The Amateur Marriage by Anne Tyler – a review
This is a sample:
Times had changed at the church, too. He could see that as soon as they entered. Oh, physically it was the same – dim and glimmery, smelling of wax candles – but only the very oldest mourners were in black. The others had on every colour of the rainbow, clothes they’d never have dreamed of wearing to church in his youth – T-shirts, polo shirts, khakis, sneakers. Wanda Lipska walked down the aisle dressed for a yachting trip, it looked like, in a navy blazer and white pants. Leo Kazmerow, seated one pew ahead, wore an electric-blue nylon windbreaker, and when he turned to say hello, Michael saw the emblem of a gasolene additive emblazoned on his chest pocket. “Mikey boy,” Leo said. “Look who’s here, hon,” and he nudged his wife, whom Michael had not at first recognized because she’d put on so much weight.

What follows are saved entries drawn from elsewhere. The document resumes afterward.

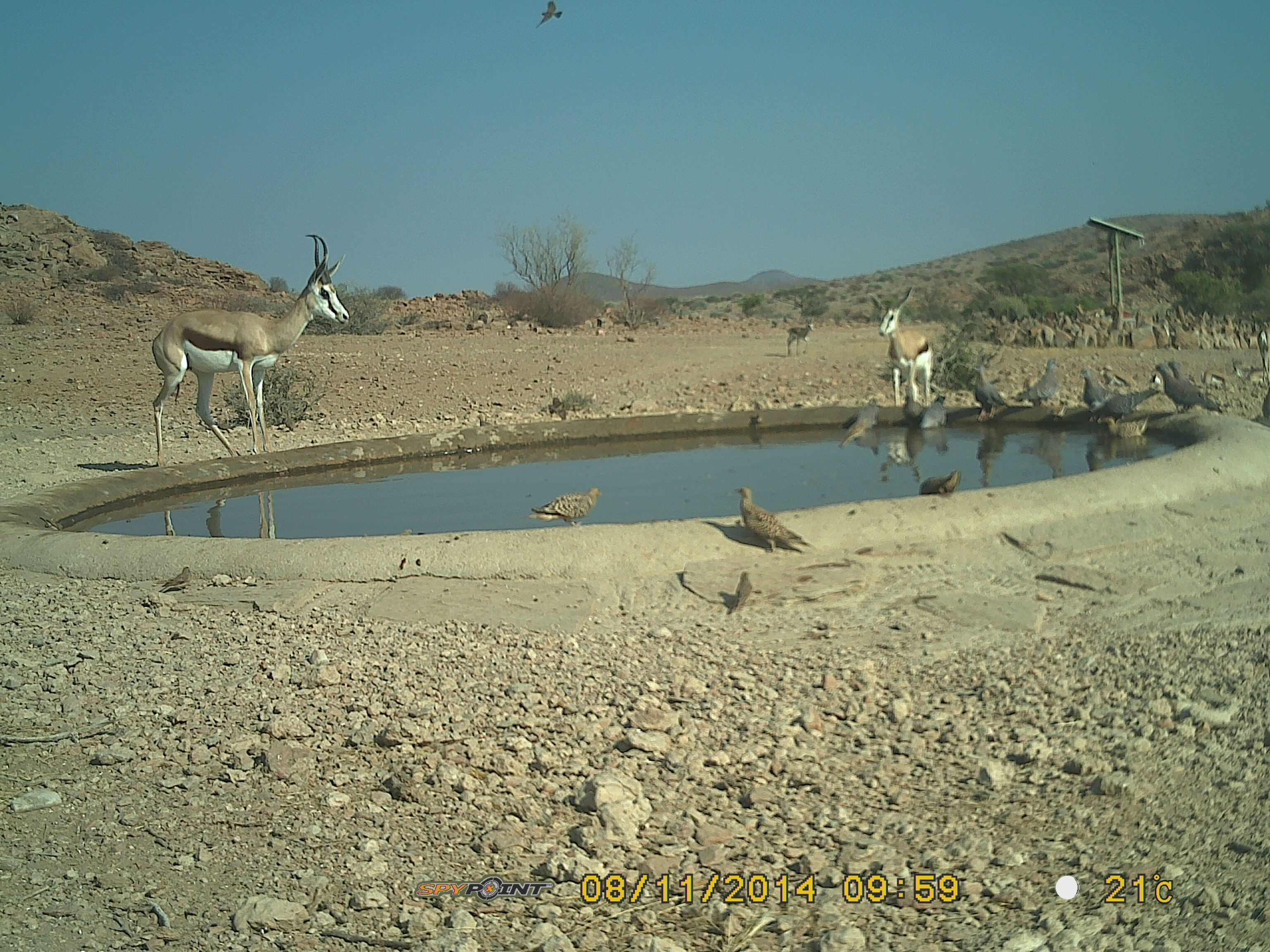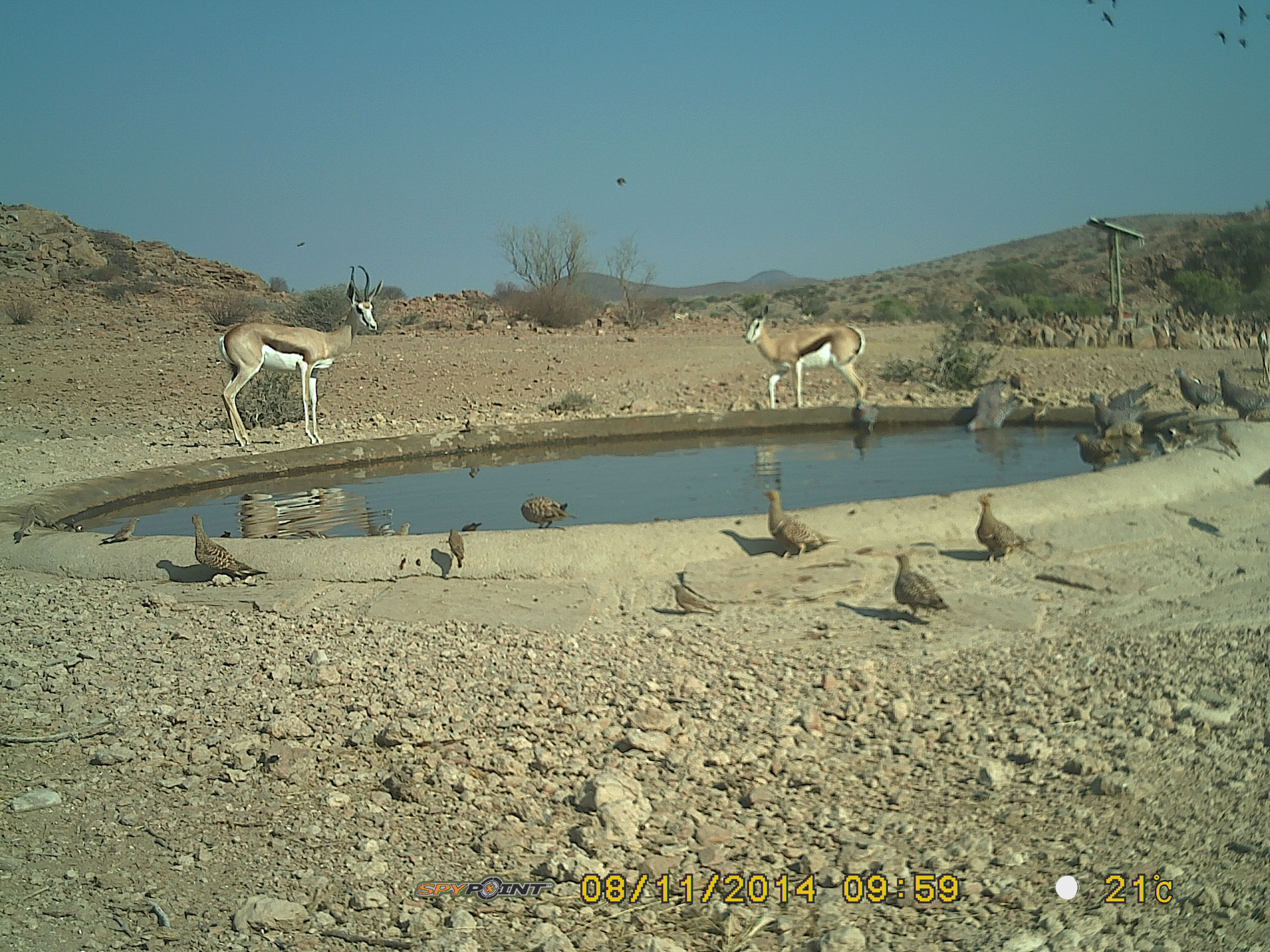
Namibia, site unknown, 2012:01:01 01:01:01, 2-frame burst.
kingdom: Animalia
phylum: Chordata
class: Mammalia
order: Artiodactyla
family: Bovidae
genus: Antidorcas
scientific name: Antidorcas marsupialis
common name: springbok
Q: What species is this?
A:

Her back had grown as broad and beefy as a truck driver’s, and her hair – a harsh, artificial brown – was the consistency of cotton candy, so puffed up that he could see air through every wisp.

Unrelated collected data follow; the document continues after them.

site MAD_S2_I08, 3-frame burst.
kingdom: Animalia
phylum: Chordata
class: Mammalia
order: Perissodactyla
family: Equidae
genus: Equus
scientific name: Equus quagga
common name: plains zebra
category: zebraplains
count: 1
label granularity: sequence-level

He would have introduced Anna, or reintroduced her, but just then the service started. A priest he’d never seen before stepped up to the alter and the organ changed its tone of voice, after which six weedy young boys wheeled a gleaming casket forward. These must be Mrs. Serge’s grandsons. Michael seemed to recall that Joey had had a whole swarm of children.
Imagine a book created by a hybrid of Richard Yates and Carol Shields and you’ll come quite close to an approximation of what this novel is like.
Skipping years and decades effortlessly, Tyler takes us on a tour of the marriage of Michael and Pauline, a young couple who fall in love at the outbreak of the second world war and decide to tie the knot, forgetting (or not knowing) that in order to spend a lifetime together you have to like the other person. Forgetting that love alone is not enough. Forgetting, also, that a marriage has consequences, and not only for the couple involved.
Within the marriage, Michael and Pauline are a couple who endlessly undermine each other while having no separate identities or destiny. But at the same time as describing their relationship, Anne Tyler shows us human fortitude at work, she shows us compassion and courage and the terrible vulnerabilities from which we all suffer. She works on these two like a surgeon with a knife, opening them up so that we can see inside their souls.
I suppose it is a sad book, but one that makes you turn the pages. And if it is sad it is also not depressingly so. Tyler is not a writer to linger on negativity. She gives us characters who, however socially or individually handicapped they may be, are always striving to find a workable solution, always looking for a way out of or around their dilemma, and who are always, or almost always ready for some kind of reconciliation.
On another note, reading this book reminded me of the following story: Ann Tyler was waiting with her kids at the bus stop one morning and got to chatting with another Mom. After a while, the other Mom said “So do you have a job now, or are you still just writing?”